We next performed mass cytometry analysis for 21 patients at day 7 of hospitalization, including 7 COVID-19 neg ARDS pos , 8 COVID-19 pos ARDS pos , and 6 COVID pos ARDS neg patients, in order to follow up the kinetic of PBMC phenotypic alterations. The 42 samples (21 at day 0 and 21 at day 7) were parsed by correspondence analysis using, as a variable, the abundance of myeloid and lymphoid clusters (Fig. 4A ). The first and second dimensions of the correspondence analysis explained 85.1 % and 9 % of the differences acquired between D0 and D7. The first dimension captured the difference between D0 and D7 only for COVID-19 pos ARDS pos (P < 0.01) (Fig. 4A) .

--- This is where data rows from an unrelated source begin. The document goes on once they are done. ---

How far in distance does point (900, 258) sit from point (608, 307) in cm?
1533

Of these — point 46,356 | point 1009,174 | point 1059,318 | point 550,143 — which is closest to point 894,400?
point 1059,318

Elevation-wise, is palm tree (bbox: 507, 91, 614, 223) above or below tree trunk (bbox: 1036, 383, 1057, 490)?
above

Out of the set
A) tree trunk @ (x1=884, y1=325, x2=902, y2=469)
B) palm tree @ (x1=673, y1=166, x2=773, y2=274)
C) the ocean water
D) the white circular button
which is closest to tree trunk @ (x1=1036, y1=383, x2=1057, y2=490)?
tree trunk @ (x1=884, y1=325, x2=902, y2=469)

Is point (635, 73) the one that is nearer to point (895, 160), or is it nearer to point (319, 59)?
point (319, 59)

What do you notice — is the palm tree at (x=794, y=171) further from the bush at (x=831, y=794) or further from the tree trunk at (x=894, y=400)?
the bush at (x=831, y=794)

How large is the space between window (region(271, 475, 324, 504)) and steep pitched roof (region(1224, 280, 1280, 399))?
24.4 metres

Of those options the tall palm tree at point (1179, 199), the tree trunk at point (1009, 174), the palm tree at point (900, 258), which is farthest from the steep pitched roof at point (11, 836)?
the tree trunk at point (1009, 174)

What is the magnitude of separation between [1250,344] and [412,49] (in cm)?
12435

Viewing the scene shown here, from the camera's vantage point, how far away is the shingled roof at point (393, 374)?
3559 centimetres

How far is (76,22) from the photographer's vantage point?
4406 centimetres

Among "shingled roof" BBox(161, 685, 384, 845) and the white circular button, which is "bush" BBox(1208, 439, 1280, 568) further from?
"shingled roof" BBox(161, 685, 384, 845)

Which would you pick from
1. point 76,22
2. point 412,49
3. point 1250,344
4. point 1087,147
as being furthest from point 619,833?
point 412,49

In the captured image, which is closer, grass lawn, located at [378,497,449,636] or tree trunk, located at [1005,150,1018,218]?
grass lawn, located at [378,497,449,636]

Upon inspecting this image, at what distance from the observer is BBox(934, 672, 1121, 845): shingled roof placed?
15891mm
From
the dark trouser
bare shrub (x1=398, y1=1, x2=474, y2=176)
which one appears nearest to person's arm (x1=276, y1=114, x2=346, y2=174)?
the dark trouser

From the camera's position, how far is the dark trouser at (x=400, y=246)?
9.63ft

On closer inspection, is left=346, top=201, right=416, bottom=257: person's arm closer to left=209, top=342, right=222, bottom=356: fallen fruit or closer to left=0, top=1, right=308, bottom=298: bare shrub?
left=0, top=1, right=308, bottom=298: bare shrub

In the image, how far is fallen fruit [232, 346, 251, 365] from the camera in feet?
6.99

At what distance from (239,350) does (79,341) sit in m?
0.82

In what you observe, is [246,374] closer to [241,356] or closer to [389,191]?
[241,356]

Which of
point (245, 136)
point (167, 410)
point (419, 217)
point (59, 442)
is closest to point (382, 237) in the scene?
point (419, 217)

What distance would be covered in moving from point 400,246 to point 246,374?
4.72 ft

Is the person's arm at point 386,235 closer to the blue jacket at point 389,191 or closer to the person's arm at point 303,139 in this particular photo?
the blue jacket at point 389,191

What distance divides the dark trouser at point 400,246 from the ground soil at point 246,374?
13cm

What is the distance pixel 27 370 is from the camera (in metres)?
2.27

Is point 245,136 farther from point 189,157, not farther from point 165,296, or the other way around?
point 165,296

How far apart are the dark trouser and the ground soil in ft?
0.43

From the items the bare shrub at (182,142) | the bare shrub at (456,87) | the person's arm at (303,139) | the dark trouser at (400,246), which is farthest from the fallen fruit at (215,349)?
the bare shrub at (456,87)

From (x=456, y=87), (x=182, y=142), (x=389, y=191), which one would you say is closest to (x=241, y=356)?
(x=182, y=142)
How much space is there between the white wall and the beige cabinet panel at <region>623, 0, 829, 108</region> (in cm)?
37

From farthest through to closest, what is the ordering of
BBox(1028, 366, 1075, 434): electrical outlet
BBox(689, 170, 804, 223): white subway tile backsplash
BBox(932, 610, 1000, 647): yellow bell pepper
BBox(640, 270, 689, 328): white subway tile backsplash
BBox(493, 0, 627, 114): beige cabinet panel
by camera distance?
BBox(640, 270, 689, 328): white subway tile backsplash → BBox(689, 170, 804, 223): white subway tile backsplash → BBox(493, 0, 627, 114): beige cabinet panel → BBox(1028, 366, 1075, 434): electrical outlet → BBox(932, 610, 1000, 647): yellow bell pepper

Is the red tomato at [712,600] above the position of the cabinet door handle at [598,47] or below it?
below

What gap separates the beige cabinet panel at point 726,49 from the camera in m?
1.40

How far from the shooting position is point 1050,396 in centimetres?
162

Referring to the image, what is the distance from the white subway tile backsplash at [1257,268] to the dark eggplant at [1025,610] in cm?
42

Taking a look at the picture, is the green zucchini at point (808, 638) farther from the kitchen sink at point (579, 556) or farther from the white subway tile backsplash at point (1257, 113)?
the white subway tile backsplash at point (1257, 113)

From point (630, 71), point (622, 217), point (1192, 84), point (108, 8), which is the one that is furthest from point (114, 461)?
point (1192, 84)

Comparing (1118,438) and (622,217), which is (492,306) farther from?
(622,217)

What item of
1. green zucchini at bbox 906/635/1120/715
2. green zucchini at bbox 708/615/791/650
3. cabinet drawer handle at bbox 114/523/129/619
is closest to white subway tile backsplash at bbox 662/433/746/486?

Because of the limited number of samples, only a trend was observed for COVID pos ARDS neg (P = 0.062). The top-five enriched populations explaining the differences between D0 and D7 for COVID-19 pos ARDS pos patients were Mo11, Mo181, T8_113, T4_34, and NK_197, corresponding to an enrichment in non-classical monocytes (CD14 low CD16 high CD64 low CD36 low S100A9 high ), in M-MDSC-like (HLA-DR low S100A9 high ), in effector memory CD127 high T8 cells, in T4 naïve cells, and in Ki-67 high proliferating NK cells. These 5 cell subsets were integrated in an immune score combining their fold change between D0 and D7. To define the relevance of this immune score in discriminating COVID-19 patients with unfavorable prognosis, we built a clinical score as the sum of events occurring during ICU stay (thromboembolic, ICU-acquired infection, septic shock, renal failure, and deaths) ( Table 1) . Interestingly, both the clinical and the immune scores were found correlated in severe COVID-19 patients, irrespectively of their ARDS status (Spearman R = 0.58; P < 0.05) (Fig. 4B ).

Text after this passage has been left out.